Die Regierung wirft der Opposition einen Putschversuch vor. Was ist davon zu halten?

Das meiste, was ich an Protesten mitbekommen habe, war spontan und nicht von langer Hand geplant. Vertreter der Regierungspartei bezichtigen sogar mich selbst und den von mir unterstützten Kandidaten Enrique Márquez, Teil einer Verschwörung zu sein. Dabei verurteilen wir jegliche Gewalt und politische Verfolgung. Wenn eine Verschwörung existieren würde, um die Regierung mittels gefälschter Wahlakten zu stürzen, gäbe es einen einfachen Weg, die Verschwörer der Lächerlichkeit preiszugeben: durch die Veröffentlichung der tatsächlichen Wahlakten. Stattdessen diffamieren Funktionäre kritische Personen. Der Staat geht mit einer beispiellosen Repression gegen Protestierende vor, Maduro verkündet, 2000 Personen in Hochsicherheitsgefängnisse wegsperren zu wollen.

Einige Chavist*innen werfen Ihnen vor, mit Ihrer Positionierung der rechten Opposition in die Hände zu spielen. Wie gehen Sie damit um?

Demnach wären Lula und Gustavo Petro, die Präsidenten Brasiliens und Kolumbiens ebenso nur nützliche Idioten der Opposition, weil sie ein transparentes Ergebnis fordern. Genauso wie alle anderen, die auf die Einhaltung der Verfassung und der Gesetze pochen. Es geht nicht darum, ob uns das Wahlergebnis gefällt oder nicht, sondern um den Willen der Bevölkerung. Ich habe die Verfassung beim Putsch gegen Chávez 2002 gegen die Opposition verteidigt. Als Abgeordneter und Bürgermeister habe ich auf sie geschworen. Und ich verteidige sie auch heute.

Viele Linke inner- und außerhalb Venezuelas argumentieren, dass die rechte Opposition in der Vergangenheit häufig gelogen und transparente Wahlergebnisse nicht anerkannt hätte.

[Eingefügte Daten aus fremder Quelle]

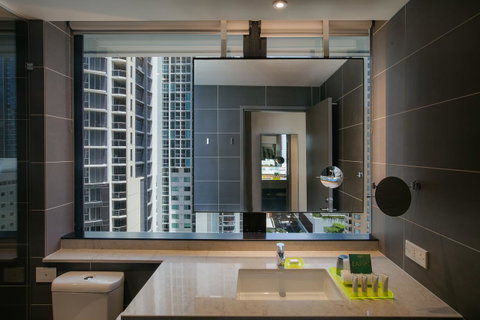 Capri By Fraser Brisbane - Accommodation Search 27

Mit dieser Argumentation hätte selbst Chávez 1998 nicht gewinnen können. Er ist 1992 mit einem Putschversuch gescheitert und entschied sich erst spät dazu, an Wahlen teilzunehmen. Die Opposition wurde trotz der vielen fragwürdigen Handlungen zur Präsidentschaftswahl zugelassen. Die Regierung kann hinterher nicht einfach sagen, weil du früher dieses und jenes getan hast, brauchen wir gar nicht erst die Ergebnisse zu belegen. Wir haben Kopien von einigen Wahlakten aus ärmeren Vierteln, in denen früher immer der Chavismus gewonnen hat und dieses Mal die rechte Opposition vorne lag.

Wie kann es in Venezuela jetzt weitergehen?

Dass die USA und rechtsgerichtete Regierungen Lateinamerikas inmitten dieser Kontroverse den Oppositionskandidaten Edmundo González als Sieger anerkennen, halte ich für gefährlich. Damit fallen sie als mögliche Vermittler aus. Ich hoffe, dass die Verhandlungsinitiative der Präsidenten Kolumbiens, Brasiliens und Mexikos Erfolg hat. Bisher zeigt Maduro gegenüber jeglichen Vorschlägen radikale Ablehnung, die Regierung schließt die Reihen. Dies aber kann auf lange Sicht nicht gut gehen. Die Tausenden Wahlzeug*innen der Regierungspartei PSUV und das Militär wissen genau, dass der Inhalt der Wahlakten nicht zu dem verkündeten Ergebnis passt. Auf einer solch dünnen legitimatorischen Basis wird Maduro es schwer haben, sechs weitere Jahre zu regieren.